Failure to Provide Ordered Diet Textures During Nursing and Activities Snacks
Penalty
Summary
The deficiency involves the facility’s failure to ensure that residents received food in the texture ordered to meet their individual needs. One resident with dementia and Alzheimer’s disease had a physician’s order for a pureed diet after nursing, the DON, and the nurse practitioner observed that she was not eating well on a regular diet, was cheeking food, holding it in her mouth, and not chewing. Despite this pureed diet order, multiple nursing progress notes documented that she was given ham sandwiches and potato chips on several nights, and an activities note documented that she ate an ice cream cone. Staff interviews confirmed that she was on a pureed diet because she would let food sit in her mouth and that chips and sandwiches are not part of a pureed diet. The speech therapist stated he had not been asked to evaluate her swallowing, that he normally would want to screen residents whose diets were downgraded, and that non‑pureed foods for someone who holds food in their mouth would be a choking concern. Another resident with dementia and a severe cognitive impairment, as evidenced by a BIMS score of 3, had a physician’s order for a regular diet with minced and moist (Level 5) texture and cut‑up foods due to loose teeth. Nonetheless, an activities progress note documented that she ate a peanut cluster during a cooking social, and the Activities Director later reported that she was also given a “bird’s nest” snack made of crunchy chow mein noodles with candy on top, which she did not eat.
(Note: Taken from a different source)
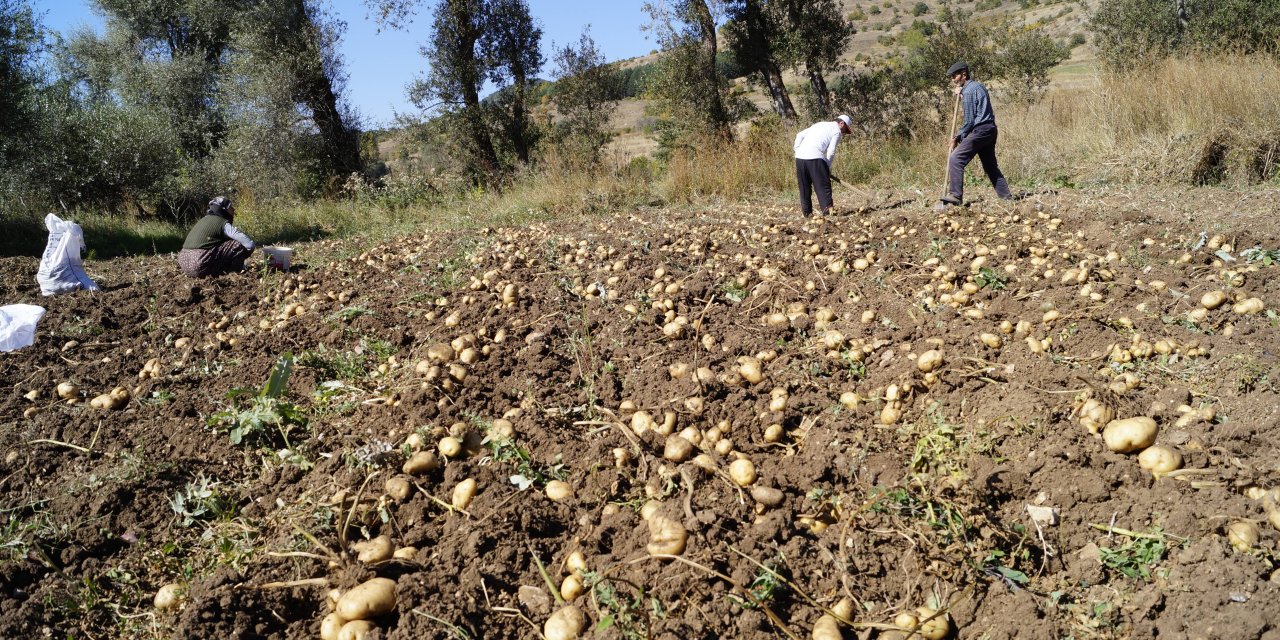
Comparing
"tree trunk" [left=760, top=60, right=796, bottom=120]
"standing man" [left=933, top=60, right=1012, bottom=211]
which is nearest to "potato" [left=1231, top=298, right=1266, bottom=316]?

Nursing staff stated that this resident did not have the mental capacity to chew, required extensive cueing, and that they would be concerned about choking if she were served non‑minced and moist foods. The Dietary Manager reported that the Activities Department provided its own snacks and did not ensure residents received the correct diet textures, and the DON stated that staff were expected to follow physician orders for diet textures despite limited availability of the speech therapist.